AI Training Data under India’s DPDP Regime: Compliance Challenges and Strategies
- seo835
- 1 day ago
- 9 min read
Introduction
The foundation of AI systems is built on the data collected from various sources. The richness and size of datasets is usually correlated with the performance of AI models. Yet, the majority of the data used to develop these datasets contains Personally Identifiable Information (PII), including text, photos, videos, and digital media, and will likely be used in great amounts when developing AI systems. As a result, the Digital Personal Data Protection Act of 2023 (“DPDP Act”) and its corresponding Rules will govern how applicable PII can be collected, used, or processed by entities in India. The Act sets out certain obligations and duties for organisations or entities who collect, maintain, or process such data.
The major hurdle for organisations developing or using AI model systems is the requirement to adhere to regulations as they continue to proactively pursue innovative technology development. This article outlines the primary compliance issue, that is, how DPDP laws impact the AI training data. Additionally, it also examines the practical compliance strategies that organisations can take to mitigate compliance risk while achieving the necessary balance between complying with regulatory obligations and developing innovative AI systems.
Why the DPDP Laws matter for AI Training Data
Any data pertaining to an identifiable individual that is processed digitally is subject to the DPDP Act, 2023. This covers both, the data directly gathered via internet channels and offline data which is subsequently digitized as provided under Section 3, read with Section 2(1) (t) of the DPDP Act. This is especially important for AI systems because training datasets frequently contain personal information even when the dataset is not intended to identify individuals. There are instances that personal information has been accidentally incorporated into datasets used to train AI systems through text, audio, images, etc.

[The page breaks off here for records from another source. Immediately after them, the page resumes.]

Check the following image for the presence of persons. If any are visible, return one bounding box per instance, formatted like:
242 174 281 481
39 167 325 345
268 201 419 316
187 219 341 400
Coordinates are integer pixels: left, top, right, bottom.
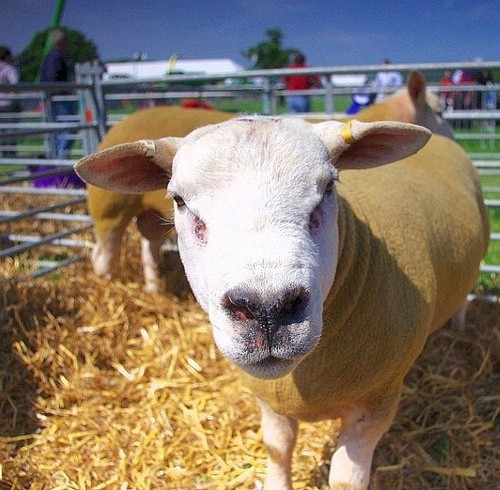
371 57 405 107
0 45 22 159
282 50 324 114
437 67 499 150
36 29 79 159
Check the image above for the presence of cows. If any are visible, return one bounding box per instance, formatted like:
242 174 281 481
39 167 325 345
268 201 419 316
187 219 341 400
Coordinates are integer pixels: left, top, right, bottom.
85 69 455 295
71 114 490 489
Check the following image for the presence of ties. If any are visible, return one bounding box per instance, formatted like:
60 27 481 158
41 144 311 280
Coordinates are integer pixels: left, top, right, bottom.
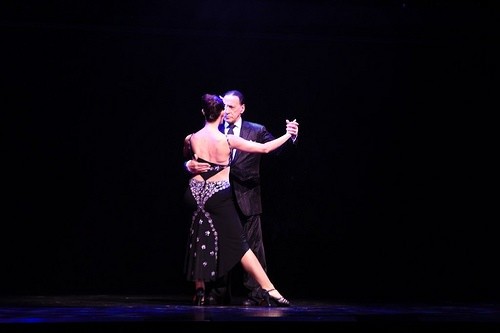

Importantly, the DPDP Act does not exclude personal information just because it is accessible to the public. Depending on the nature and the context in which the data is processed, information obtained via public websites or online platforms may nonetheless be considered personal data. Since they determine the purpose and means of processing training data, the AI developers and organizations that deploy AI systems are usually considered “Data Fiduciary” under the Act, 2023. Therefore, even in cases where data is sourced from third parties or processed through external infrastructure, they are legally obligated to ensure compliance. No doubt that the DPDP Act does not specifically provide for the data processing by AI models, but from reading of definition of “automated” provided under Section 2(1) (b) it is clear that that digital processing means automated processing as well.[1]
Data protection is now a direct operational factor for AI training and development, thanks to the DPDP Rules which further define how these duties must be carried out in practice.
Does publicly available data mean “free to use”?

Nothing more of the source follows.